### Problem
Count the lines of the data below that contain the string "tree". What is that number? Reply with the number alone.

### Exercise data
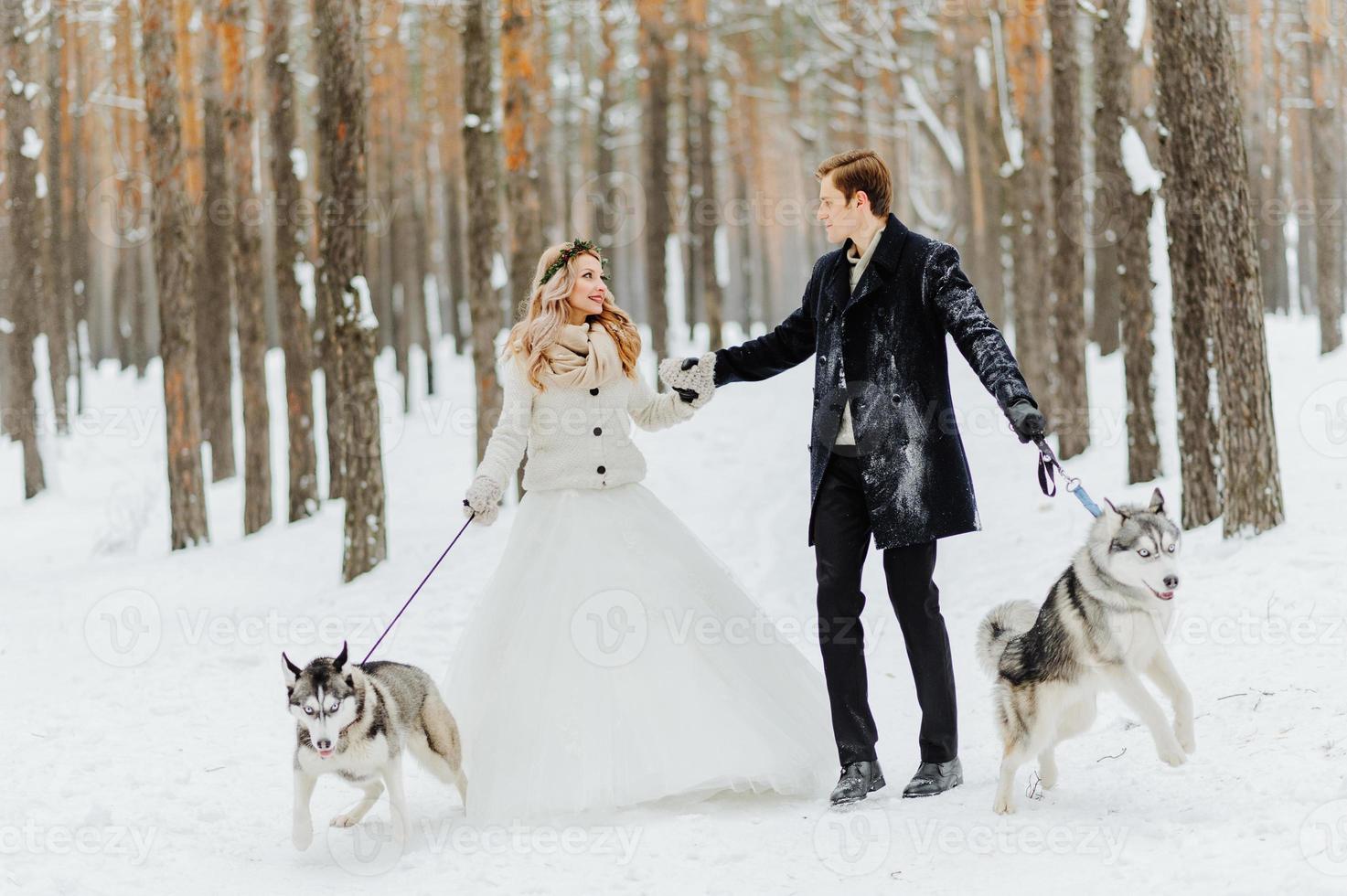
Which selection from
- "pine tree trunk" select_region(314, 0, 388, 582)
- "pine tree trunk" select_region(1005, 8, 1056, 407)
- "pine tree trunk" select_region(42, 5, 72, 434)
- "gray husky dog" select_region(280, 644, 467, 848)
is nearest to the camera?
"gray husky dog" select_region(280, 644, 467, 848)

* * *

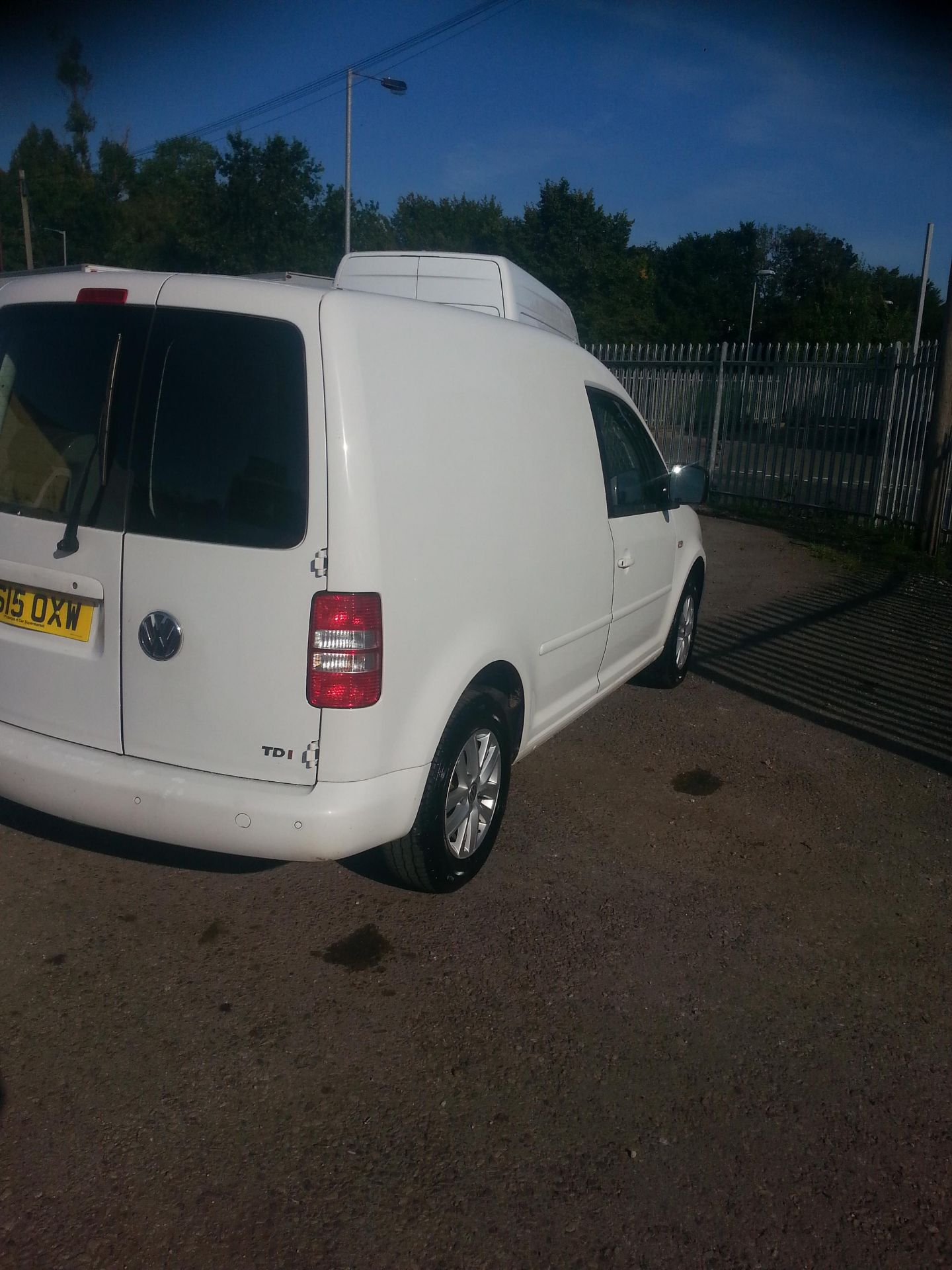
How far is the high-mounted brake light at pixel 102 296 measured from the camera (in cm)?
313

### Answer
3